_Document segment_:
Genetic analysis of the orthologous crt and mdr1 genes in Plasmodium malariae from Thailand and Myanmar.
Pimpat Y., Saralamba N., Boonyuen U., Pukrittayakamee S., Nosten F., Smithuis F., Day NPJ., Dondorp AM., Imwong M.
BACKGROUND:Plasmodium malariae is a widely spread but neglected human malaria parasite, which causes chronic infections. Studies on genetic polymorphisms of anti-malarial drug target genes in P. malariae are limited. Previous reports have shown polymorphisms in the P. malariae dihydrofolate reductase gene associated with pyrimethamine resistance and linked to pyrimethamine drug pressure. This study investigated polymorphisms of the P. malariae homologous genes, chloroquine resistant transporter and multidrug resistant 1, associated with chloroquine and mefloquine resistance in Plasmodium falciparum. METHODS:The orthologous P. malariae crt and mdr1 genes were studied in 95 patients with P. malariae infection between 2002 and 2016 from Thailand (N = 51) and Myanmar (N = 44). Gene sequences were analysed using BioEdit, MEGA7, and DnaSP programs. Mutations and gene amplifications were compared with P. falciparum and Plasmodium vivax orthologous genes. Protein topology models derived from the observed pmcrt and pmmdr1 haplotypes were constructed and analysed using Phyre2, SWISS MODEL and Discovery Studio Visualization V 17.2. RESULTS:Two non-synonymous mutations were observed in exon 2 (H53P, 40%) and exon 8 (E278D, 44%) of pmcrt. The topology model indicated that H53P and E278D were located outside of the transmembrane domain and were unlikely to affect protein function. Pmmdr1 was more diverse than pmcrt, with 10 non-synonymous and 3 synonymous mutations observed. Non-synonymous mutations were located in the parasite cytoplasmic site, transmembrane 11 and nucleotide binding domains 1 and 2. Polymorphisms conferring amino acid changes in the transmembrane and nucleotide binding domains were predicted to have some effect on PmMDR1 conformation, but were unlikely to affect protein function. All P. malariae parasites in this study contained a single copy of the mdr1 gene. CONCLUSIONS:The observed polymorphisms in pmcrt and pmmdr1 genes are unlikely to affect protein function and unlikely related to chloroquine drug pressure. Similarly, the absence of pmmdr1 copy number variation suggests limited mefloquine drug pressure on the P. malariae parasite population, despite its long time use in Thailand for the treatment of falciparum malaria.

_What you should do_: Copy the abstract on P. malariae crt and mdr1 genes again, reproducing everything from "Genetic analysis of" down to "AM., Imwong M.". The records play no part in what is asked here.

_Raw data_:
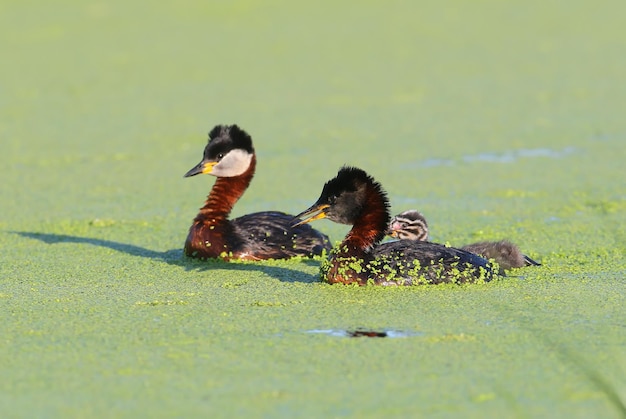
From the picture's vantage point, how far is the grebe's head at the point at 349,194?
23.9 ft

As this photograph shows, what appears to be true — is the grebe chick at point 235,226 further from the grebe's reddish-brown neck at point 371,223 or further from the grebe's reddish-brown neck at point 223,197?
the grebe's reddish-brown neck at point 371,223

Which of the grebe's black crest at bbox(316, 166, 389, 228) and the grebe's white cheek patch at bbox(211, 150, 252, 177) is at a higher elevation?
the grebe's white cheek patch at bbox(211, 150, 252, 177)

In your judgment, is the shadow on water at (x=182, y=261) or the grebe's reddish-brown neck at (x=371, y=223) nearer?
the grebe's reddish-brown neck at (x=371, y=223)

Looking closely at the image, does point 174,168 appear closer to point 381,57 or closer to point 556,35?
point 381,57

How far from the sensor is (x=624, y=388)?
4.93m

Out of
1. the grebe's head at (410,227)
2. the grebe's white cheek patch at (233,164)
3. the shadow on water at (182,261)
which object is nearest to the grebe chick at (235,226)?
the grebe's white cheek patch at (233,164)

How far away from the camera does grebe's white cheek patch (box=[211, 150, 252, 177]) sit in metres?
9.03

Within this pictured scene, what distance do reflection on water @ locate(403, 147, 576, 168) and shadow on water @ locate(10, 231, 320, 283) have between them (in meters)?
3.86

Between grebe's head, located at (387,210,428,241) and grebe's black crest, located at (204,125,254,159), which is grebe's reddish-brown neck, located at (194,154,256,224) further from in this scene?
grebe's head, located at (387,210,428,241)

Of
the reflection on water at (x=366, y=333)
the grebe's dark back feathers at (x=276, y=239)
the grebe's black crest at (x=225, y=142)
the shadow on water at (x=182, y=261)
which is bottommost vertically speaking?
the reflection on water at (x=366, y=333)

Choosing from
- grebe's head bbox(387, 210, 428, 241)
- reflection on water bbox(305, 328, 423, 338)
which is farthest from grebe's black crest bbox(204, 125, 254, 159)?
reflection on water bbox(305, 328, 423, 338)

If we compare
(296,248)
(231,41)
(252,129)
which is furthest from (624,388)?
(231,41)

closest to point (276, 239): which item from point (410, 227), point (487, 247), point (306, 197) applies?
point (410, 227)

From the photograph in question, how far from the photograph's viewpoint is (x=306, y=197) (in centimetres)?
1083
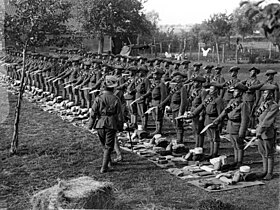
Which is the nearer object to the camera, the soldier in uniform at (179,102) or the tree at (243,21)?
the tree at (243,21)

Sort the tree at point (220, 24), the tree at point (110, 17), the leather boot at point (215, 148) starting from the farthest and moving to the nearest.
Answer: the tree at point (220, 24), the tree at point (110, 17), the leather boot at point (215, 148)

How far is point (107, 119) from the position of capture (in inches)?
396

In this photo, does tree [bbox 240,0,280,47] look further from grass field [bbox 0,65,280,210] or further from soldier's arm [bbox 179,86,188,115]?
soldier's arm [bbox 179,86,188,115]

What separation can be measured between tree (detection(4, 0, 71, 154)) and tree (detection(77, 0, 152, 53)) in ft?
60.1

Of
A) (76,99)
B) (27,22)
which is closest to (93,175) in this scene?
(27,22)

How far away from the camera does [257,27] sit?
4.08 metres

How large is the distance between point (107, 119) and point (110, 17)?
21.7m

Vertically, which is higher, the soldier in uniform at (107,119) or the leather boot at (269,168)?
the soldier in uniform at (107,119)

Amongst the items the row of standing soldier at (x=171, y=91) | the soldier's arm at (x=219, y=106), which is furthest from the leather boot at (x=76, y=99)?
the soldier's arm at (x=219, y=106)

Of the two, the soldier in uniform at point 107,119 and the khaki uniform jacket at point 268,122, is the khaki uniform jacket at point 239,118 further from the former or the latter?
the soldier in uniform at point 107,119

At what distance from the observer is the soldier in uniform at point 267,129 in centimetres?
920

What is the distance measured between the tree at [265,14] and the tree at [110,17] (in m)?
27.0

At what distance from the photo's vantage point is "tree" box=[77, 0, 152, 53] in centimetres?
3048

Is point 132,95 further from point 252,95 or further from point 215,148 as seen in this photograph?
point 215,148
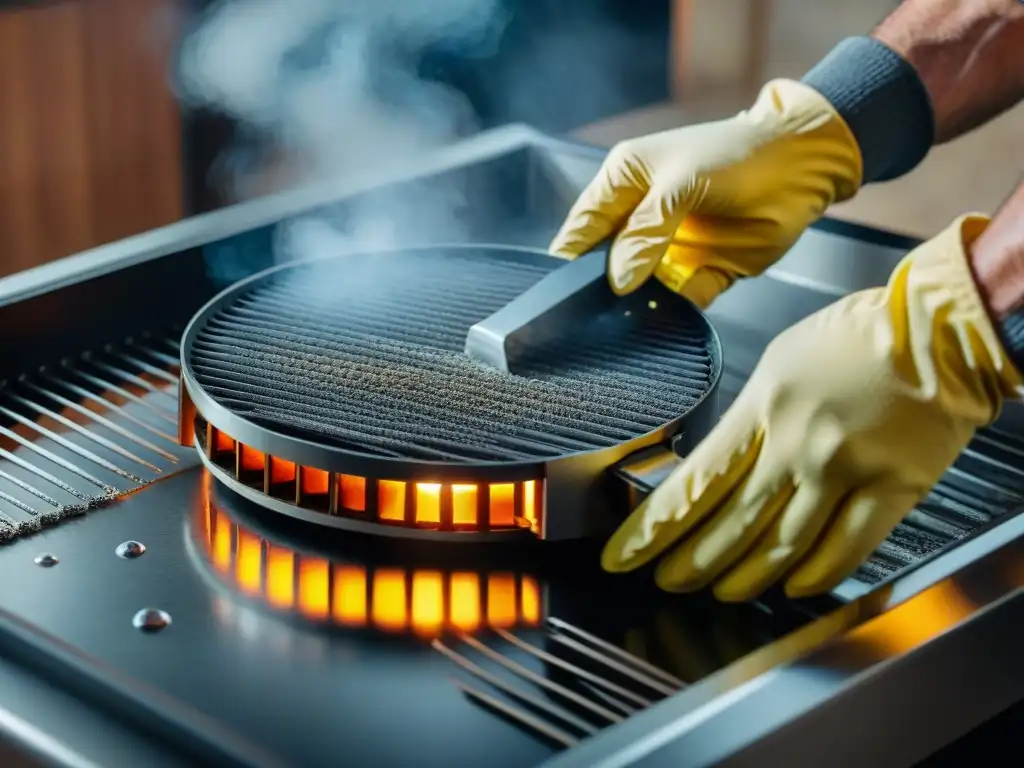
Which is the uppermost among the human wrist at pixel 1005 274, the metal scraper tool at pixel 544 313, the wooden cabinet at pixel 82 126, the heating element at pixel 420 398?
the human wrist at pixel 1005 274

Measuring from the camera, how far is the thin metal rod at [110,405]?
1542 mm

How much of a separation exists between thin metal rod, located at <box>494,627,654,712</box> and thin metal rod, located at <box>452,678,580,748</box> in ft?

_Response_:
Genetic analysis of the orthologous crt and mdr1 genes in Plasmodium malariae from Thailand and Myanmar.
Pimpat Y., Saralamba N., Boonyuen U., Pukrittayakamee S., Nosten F., Smithuis F., Day NPJ., Dondorp AM., Imwong M.